Replication breaks after applying a Patch to the Gateway
search cancel

Replication breaks after applying a Patch to the Gateway

book

Article ID: 73759

calendar_today

Updated On:

Products

CA API Gateway

Issue/Introduction

  • If the replication is enabled, in some cases the replication can break after a reboot of the SSG service. The error message is similar as below:
    • [ERROR] Slave I/O: Got fatal error 1236 from master when reading data from binary log: 'Client requested master to start replication from impossible position; the first event 'ssgbin-log.001155' at 367782067, the last event read from '/var/lib/mysql/ssgbin-log.001155' at 4, the last byte read from '/var/lib/mysql/ssgbin-log.001155' at 4.', Error_code: 1236
  • The message above indicates master server crashed or rebooted and the binary log events are not synchronized on disk. This usually happens when sync_binlog does not equal 1 on the master. Sync_binlog=1 means synchronize the binary log to disk after every commit.

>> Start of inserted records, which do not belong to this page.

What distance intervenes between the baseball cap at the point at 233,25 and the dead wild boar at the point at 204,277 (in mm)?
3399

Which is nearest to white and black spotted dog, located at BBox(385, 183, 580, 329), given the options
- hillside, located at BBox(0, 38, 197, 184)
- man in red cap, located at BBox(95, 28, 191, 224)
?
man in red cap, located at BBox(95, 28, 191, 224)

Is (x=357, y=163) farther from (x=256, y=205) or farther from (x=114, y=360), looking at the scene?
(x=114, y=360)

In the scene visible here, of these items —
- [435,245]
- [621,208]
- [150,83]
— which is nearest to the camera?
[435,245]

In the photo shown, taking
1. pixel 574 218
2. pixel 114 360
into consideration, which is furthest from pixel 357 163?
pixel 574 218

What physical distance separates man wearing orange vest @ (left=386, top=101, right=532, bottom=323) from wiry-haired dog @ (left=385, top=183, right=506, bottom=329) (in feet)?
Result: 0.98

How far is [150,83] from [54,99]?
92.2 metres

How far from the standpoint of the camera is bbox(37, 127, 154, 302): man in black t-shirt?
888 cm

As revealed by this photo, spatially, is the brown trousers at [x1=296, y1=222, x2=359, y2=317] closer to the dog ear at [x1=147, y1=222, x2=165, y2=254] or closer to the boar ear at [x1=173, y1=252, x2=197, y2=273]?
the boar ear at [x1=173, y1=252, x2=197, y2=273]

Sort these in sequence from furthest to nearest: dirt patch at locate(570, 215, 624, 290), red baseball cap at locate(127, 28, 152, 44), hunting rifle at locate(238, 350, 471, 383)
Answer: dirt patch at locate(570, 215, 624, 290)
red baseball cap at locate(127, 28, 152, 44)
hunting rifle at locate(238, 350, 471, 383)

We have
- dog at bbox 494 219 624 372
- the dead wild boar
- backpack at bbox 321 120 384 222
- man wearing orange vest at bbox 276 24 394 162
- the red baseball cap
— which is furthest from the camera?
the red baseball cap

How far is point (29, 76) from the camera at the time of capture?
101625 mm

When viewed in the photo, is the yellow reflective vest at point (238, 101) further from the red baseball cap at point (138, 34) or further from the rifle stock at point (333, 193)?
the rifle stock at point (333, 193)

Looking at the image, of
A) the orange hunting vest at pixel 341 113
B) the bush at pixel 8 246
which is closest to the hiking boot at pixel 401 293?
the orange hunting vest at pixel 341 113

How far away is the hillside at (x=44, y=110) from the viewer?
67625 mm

As we set sync_binlog=16 in /etc/my.cnf by default for performance purpose, and we usually reboot after apply patch, if we don't stop slave before reboot, then we will have chance to get the above replication failure and have to reinitialize the replication.


Environment

Gateway 11.x

Resolution

  1. Before any reboot, run the following commands on both database nodes:
    1. stop slave;
    2. flush logs;

  2. After reboot, run the following command on both database nodes to resume the replication:
    1. start slave;